In the equation information, it is specified (lin) or (log) after the R coefficient.

Using the fit structure f

You can fit your the data without displaying it:

x=1:10;
y=[15 14.2 13.6 13.2 12.9 12.7 12.5 12.4 12.4 12.2];
f = ezfit(x,y,'beta(rho) = beta_0 + Delta * exp(-rho * mu);  beta_0 = 12');

f is a structure that contains all the informations about the fit:

f
f = 

       name: 'beta(rho)=beta_0+Delta*exp(-rho*mu)'
       yvar: 'beta'
       xvar: 'rho'
    fitmode: 'lin'
         eq: 'beta_0+Delta*exp(-rho*mu)'
          r: 0.9992
      param: {'Delta'  'beta_0'  'mu'}
          m: [3.9949 12.1058 0.3237]
         m0: [1 12 1]
          x: [1 2 3 4 5 6 7 8 9 10]
          y: [1x10 double]

From this structure, you can plot the data and the fit:

clf
plot(x,y,'r*');
showfit(f)
Equation: beta(rho) = beta_0+Delta*exp(-rho*mu)
     Delta = 3.9949
     beta_0 = 12.106
     mu = 0.32368
     R = 0.99925  (lin)

you can also display the result of the fit

dispeqfit(f)
Equation: beta(rho) = beta_0+Delta*exp(-rho*mu)
     Delta = 3.9949
     beta_0 = 12.106
     mu = 0.32368
     R = 0.99925  (lin)

or create the variables in the base workspace

makevarfit(f)
beta_0
mu
Delta
beta_0 =

   12.1058


mu =

    0.3237


Delta =

    3.9949

Weigthed fit

Suppose now we want to fit data with unequal weights, shown here as error bars of different lengths:

x =  1:10;
y =  [1.56 1.20 1.10 0.74 0.57 0.55 0.31 0.27 0.28 0.11];
dy = [0.02 0.02 0.20 0.03 0.03 0.10 0.05 0.02 0.10 0.05];
clf, errorbar(x,y,dy,'o');

In order to perform a weighted fit on this data, the vectors y and dy have to be merged into a 2-by-N matrix and given as the second input argument to ezfit.

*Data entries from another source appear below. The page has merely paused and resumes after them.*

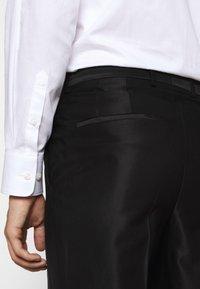 HUGO - GERMAN - Suit trousers - black - 3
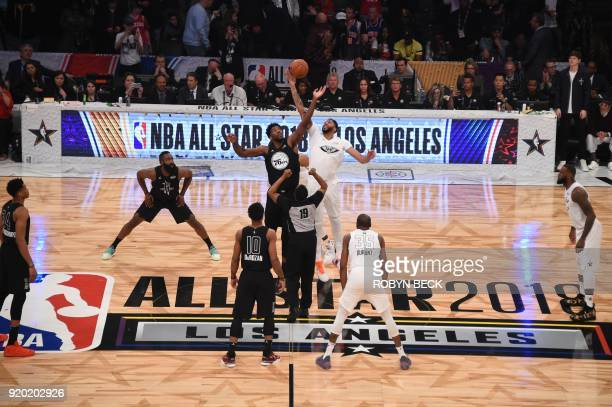 Tip off between Team LeBron and Team Stephen during the 2018 NBA AllStar Game on February 18 at the Staples Center in Los Angeles California / AFP...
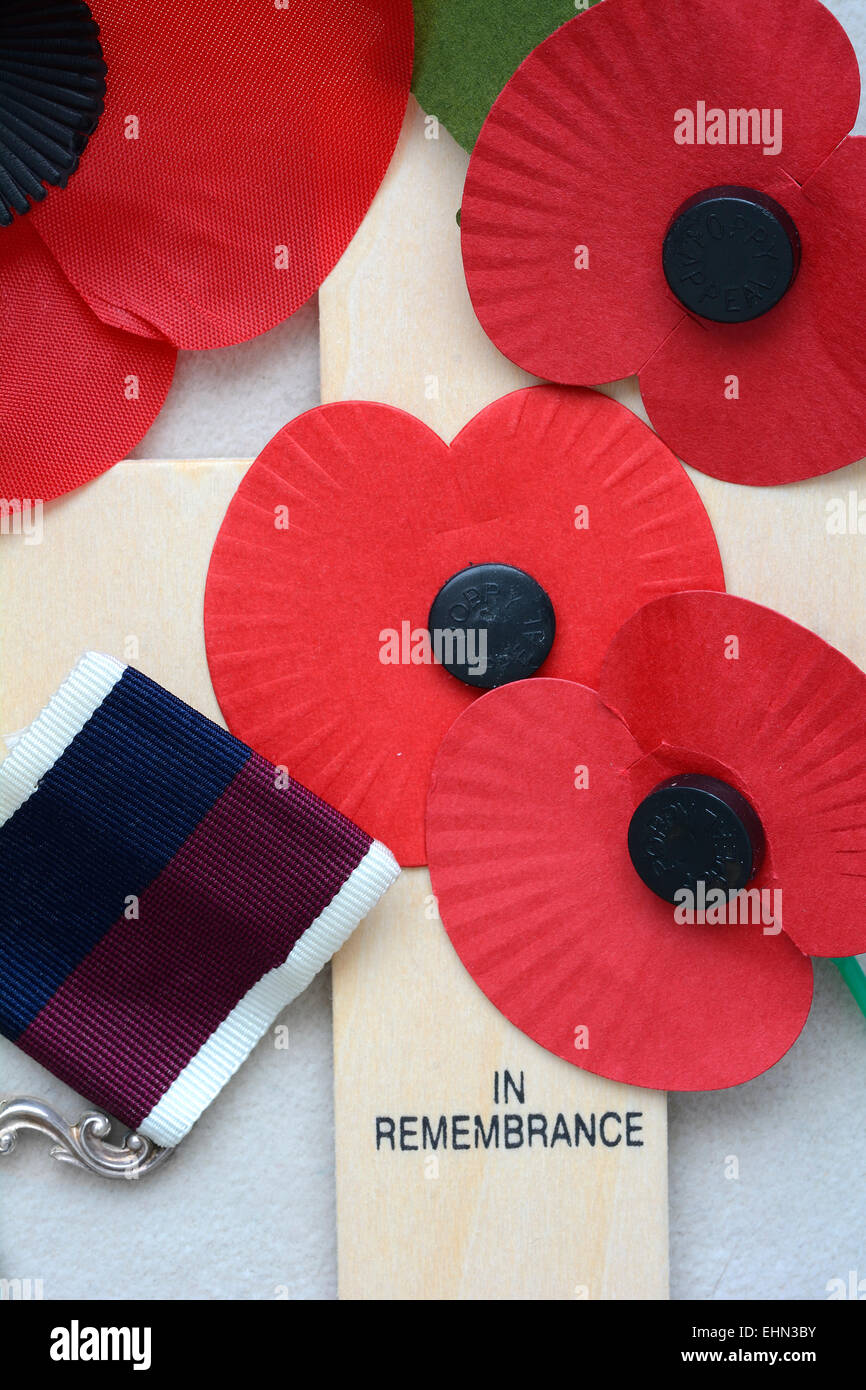 Military remembrance cross with poppies and medal stock photo military remembrance cross with poppies and medal mightylinksfo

Compare the results for the usual and weighted fits:

fw = ezfit(x, [y;dy], 'exp');
showfit(fw,'fitcolor','red');
f = ezfit(x, y, 'exp');
showfit(f,'fitcolor','blue');
Equation: y(x) = a*exp(b*x)
     a = 2.0017
     b = -0.2519
     R = 0.98832  (lin)
Equation: y(x) = a*exp(b*x)
     a = 2.0071
     b = -0.24013
     R = 0.99067  (lin)

The red curve (weighted fit) tends to go through the data with smaller error bars.